Do this –
Quote all of the rows below word for word, leaving out the pictures.

Spatial reasoning question data:
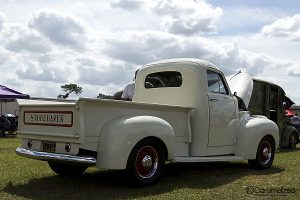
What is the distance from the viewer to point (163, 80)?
8820mm

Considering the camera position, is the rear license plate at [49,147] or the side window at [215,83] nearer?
the rear license plate at [49,147]

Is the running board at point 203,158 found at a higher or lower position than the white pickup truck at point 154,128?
lower

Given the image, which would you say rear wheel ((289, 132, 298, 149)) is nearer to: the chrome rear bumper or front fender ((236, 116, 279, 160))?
front fender ((236, 116, 279, 160))

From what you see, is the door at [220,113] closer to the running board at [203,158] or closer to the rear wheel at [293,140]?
the running board at [203,158]

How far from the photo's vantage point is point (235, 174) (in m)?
8.48

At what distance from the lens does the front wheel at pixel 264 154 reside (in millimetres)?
9125

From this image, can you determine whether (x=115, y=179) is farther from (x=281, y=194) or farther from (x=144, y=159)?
(x=281, y=194)

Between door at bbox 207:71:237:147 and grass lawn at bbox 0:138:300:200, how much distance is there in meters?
0.66

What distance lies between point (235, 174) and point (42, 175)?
3.51m

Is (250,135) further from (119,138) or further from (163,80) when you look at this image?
(119,138)

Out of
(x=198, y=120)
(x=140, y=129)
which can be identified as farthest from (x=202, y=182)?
(x=140, y=129)

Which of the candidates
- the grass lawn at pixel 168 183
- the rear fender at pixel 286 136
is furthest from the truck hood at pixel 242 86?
the rear fender at pixel 286 136

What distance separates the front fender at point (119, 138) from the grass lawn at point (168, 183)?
47cm

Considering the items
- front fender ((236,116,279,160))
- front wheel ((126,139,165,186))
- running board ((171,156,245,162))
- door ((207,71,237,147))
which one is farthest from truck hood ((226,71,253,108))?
front wheel ((126,139,165,186))
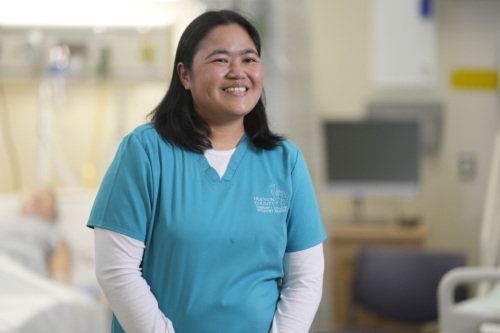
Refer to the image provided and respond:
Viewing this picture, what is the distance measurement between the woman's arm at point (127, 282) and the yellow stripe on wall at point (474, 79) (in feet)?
12.1

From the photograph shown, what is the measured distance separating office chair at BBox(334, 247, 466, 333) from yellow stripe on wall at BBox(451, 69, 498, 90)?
4.59 ft

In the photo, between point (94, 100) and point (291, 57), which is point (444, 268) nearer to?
point (291, 57)

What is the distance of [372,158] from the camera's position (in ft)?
16.0

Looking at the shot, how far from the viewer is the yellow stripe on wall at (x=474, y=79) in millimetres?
4961

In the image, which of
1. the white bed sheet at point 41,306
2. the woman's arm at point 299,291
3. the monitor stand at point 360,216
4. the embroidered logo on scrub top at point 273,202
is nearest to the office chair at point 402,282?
the monitor stand at point 360,216

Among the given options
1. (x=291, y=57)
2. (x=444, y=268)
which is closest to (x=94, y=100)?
(x=291, y=57)

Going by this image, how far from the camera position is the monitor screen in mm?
4816

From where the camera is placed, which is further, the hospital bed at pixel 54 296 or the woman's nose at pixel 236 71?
the hospital bed at pixel 54 296

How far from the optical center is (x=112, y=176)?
1.63 metres

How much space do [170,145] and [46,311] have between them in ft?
6.49

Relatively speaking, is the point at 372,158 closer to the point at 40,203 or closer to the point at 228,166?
the point at 40,203

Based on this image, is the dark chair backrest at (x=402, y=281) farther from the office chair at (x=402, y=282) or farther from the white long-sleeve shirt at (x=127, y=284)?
the white long-sleeve shirt at (x=127, y=284)

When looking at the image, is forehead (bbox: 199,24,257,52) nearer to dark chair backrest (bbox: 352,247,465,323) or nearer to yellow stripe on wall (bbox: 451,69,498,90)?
dark chair backrest (bbox: 352,247,465,323)

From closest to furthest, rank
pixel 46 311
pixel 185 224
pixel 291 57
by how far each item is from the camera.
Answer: pixel 185 224 → pixel 46 311 → pixel 291 57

Output for this task –
What is the distance from the viewer to point (163, 80)?
8820mm

Considering the camera position, is the rear license plate at [49,147] or the side window at [215,83] nearer?
the rear license plate at [49,147]

Is the running board at point 203,158 found at a higher or lower position than the white pickup truck at point 154,128?
lower

Given the image, which would you say rear wheel ((289, 132, 298, 149)) is nearer to: the chrome rear bumper or front fender ((236, 116, 279, 160))?
front fender ((236, 116, 279, 160))

From what you see, is the door at [220,113] closer to the running board at [203,158] or closer to the rear wheel at [293,140]?
the running board at [203,158]

How far from the photo's vantage point is point (235, 174) (in m)?
8.48

At what distance from the lens does the front wheel at pixel 264 154 reside (in millimetres)?
9125

From this image, can you determine whether (x=115, y=179) is farther from (x=281, y=194) or farther from (x=144, y=159)?
(x=281, y=194)

Between door at bbox 207:71:237:147 and grass lawn at bbox 0:138:300:200, how much distance is there in meters?
0.66

What distance lies between point (235, 174) and point (42, 175)?
3.51m

Is (250,135) further from (119,138) or further from (163,80) when you look at this image?
(119,138)

Out of
(x=198, y=120)
(x=140, y=129)
which can be identified as farthest from (x=202, y=182)?
(x=140, y=129)

Which of the candidates
- the grass lawn at pixel 168 183
- the rear fender at pixel 286 136
is furthest from the truck hood at pixel 242 86?
the rear fender at pixel 286 136

What distance separates the front fender at point (119, 138) from the grass lawn at point (168, 183)?
47cm

Considering the items
- front fender ((236,116,279,160))
- front wheel ((126,139,165,186))
- running board ((171,156,245,162))
- door ((207,71,237,147))
which one is farthest from truck hood ((226,71,253,108))?
front wheel ((126,139,165,186))
Refer to the image provided and respond:
Viewing this picture, what is the distance measurement between the woman's arm at point (127, 282) and the yellow stripe on wall at point (474, 79) (in feet)?
12.1

From the photograph shown, what is the measured distance separating office chair at BBox(334, 247, 466, 333) from yellow stripe on wall at BBox(451, 69, 498, 90)?
4.59 ft

In the photo, between point (94, 100) and point (291, 57), which is point (444, 268) nearer to?
point (291, 57)

What is the distance of [372,158] from the camera's position (in ft)?
16.0

Looking at the shot, how far from the viewer is the yellow stripe on wall at (x=474, y=79) in millimetres?
4961

In the image, which of
1. the white bed sheet at point 41,306
2. the woman's arm at point 299,291
3. the monitor stand at point 360,216
4. the embroidered logo on scrub top at point 273,202
is nearest to the office chair at point 402,282?
the monitor stand at point 360,216

Among the given options
1. (x=291, y=57)
2. (x=444, y=268)
which is closest to (x=94, y=100)?
(x=291, y=57)

Going by this image, how far from the camera position is the monitor screen in mm?
4816

From where the camera is placed, which is further, the hospital bed at pixel 54 296 or the woman's nose at pixel 236 71?
the hospital bed at pixel 54 296

How far from the optical center is (x=112, y=176)?
1.63 metres

How much space do [170,145] and [46,311] have between them in ft?
6.49

Relatively speaking, is the point at 372,158 closer to the point at 40,203 or closer to the point at 228,166?
the point at 40,203

Based on this image, is the dark chair backrest at (x=402, y=281) farther from the office chair at (x=402, y=282) or farther from the white long-sleeve shirt at (x=127, y=284)?
the white long-sleeve shirt at (x=127, y=284)

When looking at the image, is forehead (bbox: 199,24,257,52) nearer to dark chair backrest (bbox: 352,247,465,323) or nearer to yellow stripe on wall (bbox: 451,69,498,90)?
dark chair backrest (bbox: 352,247,465,323)

From closest to furthest, rank
pixel 46 311
pixel 185 224
pixel 291 57
by how far each item is from the camera.
Answer: pixel 185 224 → pixel 46 311 → pixel 291 57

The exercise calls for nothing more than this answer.